To be able to execute all integration tests, a potential contributor would create his own users, organizations and test repositories at GitHub, Bitbucket, GitLab, .... and who knows how much more, and add all of them to his environment-variables.bat version.

Yes, that's true, but contributors don't necessarily have to run all integration tests before creating a PR on your project. Once a PR is created, the CI will run the full suite of tests.

It's common to have a test suite that is somehow not possible to run easily. For many organizations they maintain test suites that take days to run--therefore developers must selectively run tests that are easy to run and push the code forward for more rigorous testing. I'm suggesting the same approach.

For regular/trusted contributors, you can make them actual contributors on your project which should allow them to run CI on their branch before making a PR.

That said, you aren't preventing contributors from running the full suite of tests. They can provide their own GitHub credentials or create their own test accounts, and regular contributors will likely do this.

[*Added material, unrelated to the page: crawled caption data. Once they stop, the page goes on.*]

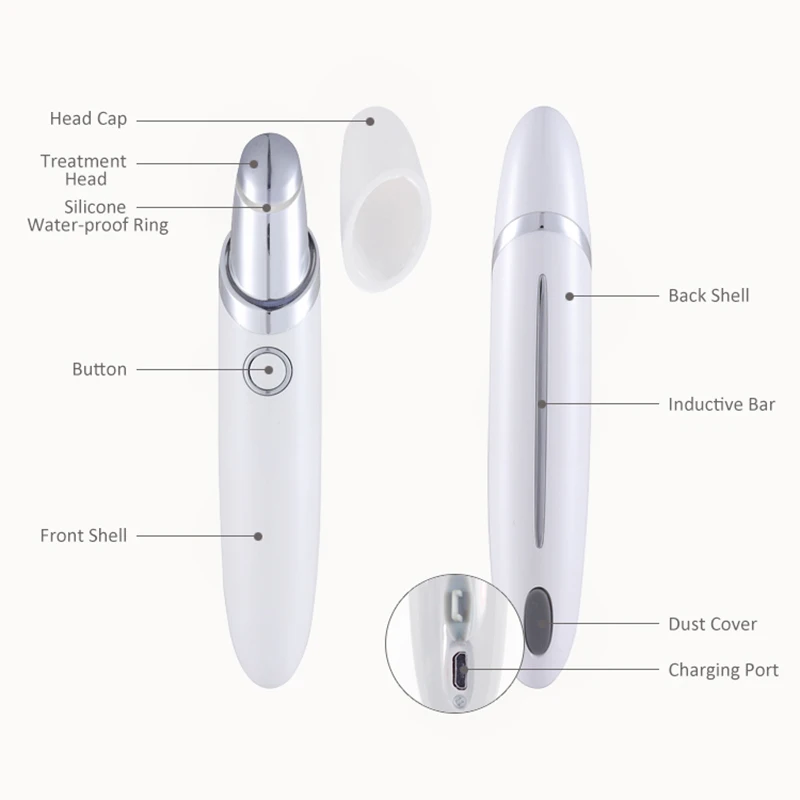 Beauty Multifunction Anti-wrinkle Device Therapy Tool Private Label Therapeutic Electric Heat Eye Massager Pen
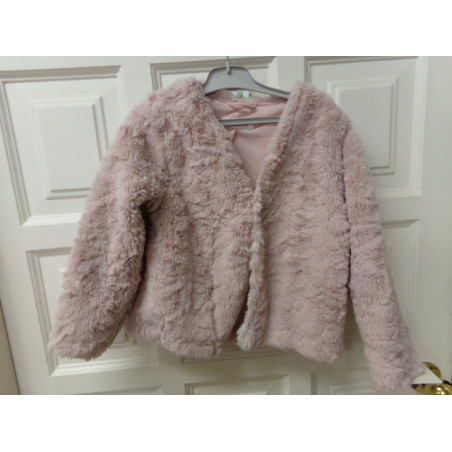 Abrigo pelito 6-8 años. Segunda mano.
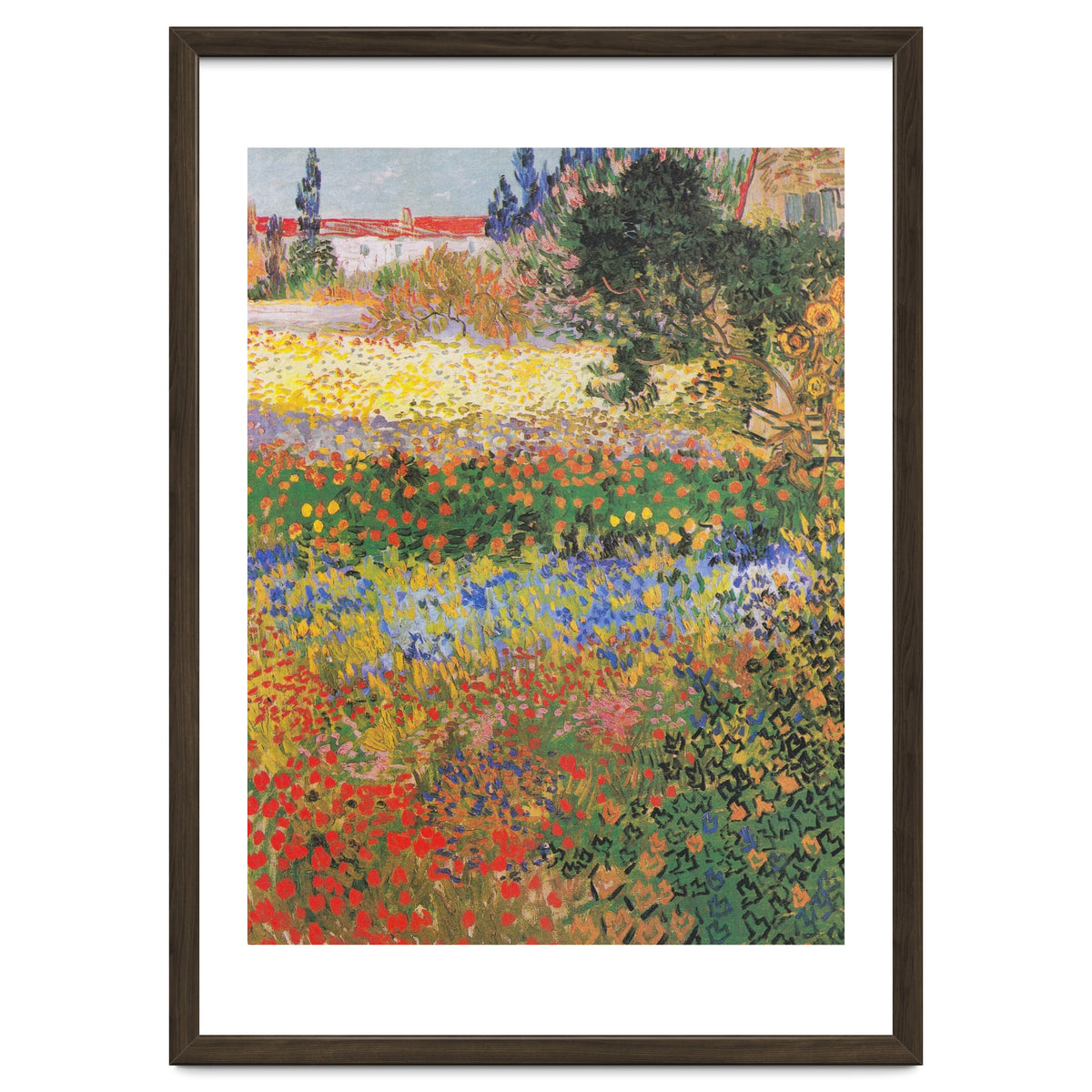 Vincent van Gogh – Flowering Garden – Classic Floral Masterpiece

The adjustments I suggest are to:

First, make most of your test coverage unit tests. These should cover all the branches of your codebase.

Second, write integration tests where the endpoint is mocked. You can even mock the transport layer of these API and simulate HTTP request/response flows by starting a fake GitHub Rest service. For example (in pseudo code):

// Test failed authentication to GitHub
val server = new WebServer("localhost", 9453, { request =>
    return Response(401, "unauthenticated")
})
server.start()
val backupService = new GitHubBackupService("http://localhost:9453")
backupService.backup must throw UnauthenticatedException()
server.stop()

These tests will be more complex, but will allow you to

  1. Test without creating fake accounts and repositories
  2. Test failure conditions that would be hard to simulate with real GitHub. For example 502 responses, connection timeouts, unusual/unparseable response bodies.

Third, disable any tests that need special knowledge from running under a normal build. In most build management tools there is a way to separate integration tests, or tag tests and selectively run them. Contributors should be able to build and test the software without any prior configuration. The full test suite should run after each build in CI.

Finally, document the tests and how to run them in your test documentation so contributors can choose to run them.